Thank you for taking the time to write about your mum's death. What an amazing lady and how proud you must be that she was your mum. To be thinking of others in her last hours is an indication of the mother that she was. It was good that you and your son were able to talk to her and as you say was lucid towards the end. My prayers and thoughts are with you as you naturally mourn your loss of a special mother and grandmother. Xx💐
Your grief must be so great, your heart so full of longing..., your mum so dearly loved you, she has been so brave... you have been so brave. Take peace in knowing that she is in peace. Hoping your days become gentle and your memories joyful.
So very sorry and sad to read this. Your Mum sounds like a wonderful selfless, strong lady .
Bless her, thinking of you and your family. Big hugs to you all
How incredibly sad. Your mum sounds a very brave lady indeed. How old was she ? Thank you for sharing and letting us all know to look for the signs. To be left blind is one of the worst things ever. You take care of yourself you sound a lovely daughter.
They diagnosed her too late, her sight had already started to go. Even though she saw several doctors, A&E and a neurologyst with textbook GCA symptoms months before. (It was Specsavers who diagnosed her and sent her immediately back to A&E) They put her on 60mg, she lost one eye then they discharged her with no warning about the other, still on 60mg her second eye began to go, within 9 days she was completely blind. Terrifying sequence of let downs.
I must mention how brave and resilient my mum was, she lived a full life without sight, kept very healthy and went out, kept her sense of humour, lots of audio books and podcasts, cooked, did her make up, learned new skills...
We are in North West England. Every nurse and doctor and paramedic I spoke to during my mum's stay in hospital I made sure knew more about GCA than they did before and most knew nothing.
What a very brave lady. I'm sure I wouldn't be like your mum. Just having the sight in one is is bad enough. The brain has to adjust.

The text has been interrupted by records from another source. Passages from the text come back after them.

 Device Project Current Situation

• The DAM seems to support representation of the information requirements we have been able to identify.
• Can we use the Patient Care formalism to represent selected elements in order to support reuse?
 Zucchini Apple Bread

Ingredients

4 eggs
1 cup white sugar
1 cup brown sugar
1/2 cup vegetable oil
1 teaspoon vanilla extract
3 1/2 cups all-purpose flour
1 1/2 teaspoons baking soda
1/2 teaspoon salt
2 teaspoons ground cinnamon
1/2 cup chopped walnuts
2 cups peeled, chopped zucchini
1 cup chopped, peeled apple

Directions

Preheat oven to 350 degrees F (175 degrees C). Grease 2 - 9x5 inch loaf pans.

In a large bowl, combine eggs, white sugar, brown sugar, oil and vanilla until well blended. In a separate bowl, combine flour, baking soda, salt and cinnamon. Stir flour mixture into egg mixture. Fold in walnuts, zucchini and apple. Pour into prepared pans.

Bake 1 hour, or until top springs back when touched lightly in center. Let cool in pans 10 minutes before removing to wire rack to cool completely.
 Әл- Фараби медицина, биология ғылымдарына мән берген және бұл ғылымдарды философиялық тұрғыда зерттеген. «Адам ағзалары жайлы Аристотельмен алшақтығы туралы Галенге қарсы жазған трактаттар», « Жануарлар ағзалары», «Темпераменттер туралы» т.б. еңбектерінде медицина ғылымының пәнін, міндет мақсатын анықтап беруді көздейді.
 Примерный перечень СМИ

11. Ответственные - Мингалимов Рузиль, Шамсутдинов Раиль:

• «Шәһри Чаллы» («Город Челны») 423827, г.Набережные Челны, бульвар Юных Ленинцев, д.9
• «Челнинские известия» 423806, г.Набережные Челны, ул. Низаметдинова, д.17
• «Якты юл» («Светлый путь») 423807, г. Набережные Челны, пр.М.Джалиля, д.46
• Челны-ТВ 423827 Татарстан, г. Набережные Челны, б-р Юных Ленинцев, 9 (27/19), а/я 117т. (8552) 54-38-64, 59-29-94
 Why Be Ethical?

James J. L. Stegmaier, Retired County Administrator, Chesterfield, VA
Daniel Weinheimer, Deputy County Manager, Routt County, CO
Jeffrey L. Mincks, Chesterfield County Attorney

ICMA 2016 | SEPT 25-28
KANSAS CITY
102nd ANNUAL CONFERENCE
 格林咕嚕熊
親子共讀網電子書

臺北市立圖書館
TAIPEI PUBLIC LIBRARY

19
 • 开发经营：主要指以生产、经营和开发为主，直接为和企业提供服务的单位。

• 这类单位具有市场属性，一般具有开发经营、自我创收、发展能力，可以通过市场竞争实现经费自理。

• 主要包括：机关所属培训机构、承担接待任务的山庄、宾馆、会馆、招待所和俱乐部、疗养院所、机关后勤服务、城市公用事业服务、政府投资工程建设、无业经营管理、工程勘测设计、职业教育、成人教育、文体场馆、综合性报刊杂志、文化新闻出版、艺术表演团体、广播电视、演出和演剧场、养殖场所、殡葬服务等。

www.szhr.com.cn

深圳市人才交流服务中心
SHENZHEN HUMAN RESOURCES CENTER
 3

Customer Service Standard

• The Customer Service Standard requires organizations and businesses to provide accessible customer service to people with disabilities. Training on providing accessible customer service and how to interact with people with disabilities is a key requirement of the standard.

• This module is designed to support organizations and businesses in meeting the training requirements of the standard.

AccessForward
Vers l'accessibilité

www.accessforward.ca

You could complain about lack of care. It seems doctors just don't know the signs of Polymyalgia and Giant Cell Arteritis, mine didn't. My meningitis was missed, and I was presenting all the usual symptoms. Vomiting, stiff neck, etc etc...almost lost my life. Because I was going gar-gar from the bacteria attacking my brain, one doctor said I was having a nervous breakdown. This was down to an inner ear infection.....will they ever learn, doubt it !!
I just want to say thank you to everyone on here for your help, advice and support during the last year. We got none from my mum's GP practice or Rheumatologist - just the occasional sympathetic ear
Please accept my sympathies to you and your family on your loss. It is never easy to lose a loved one, especially your mum, but I hope you take comfort that your mum passed with dignity and serenity, and supported by the ones she loved.
What a lovely Mum and what a lovely tribute your entry is to her. My sincere congratulations on your loss. It is apparent that she will be sorely missed, but it is just as clear that she left you with so much that will be with you always.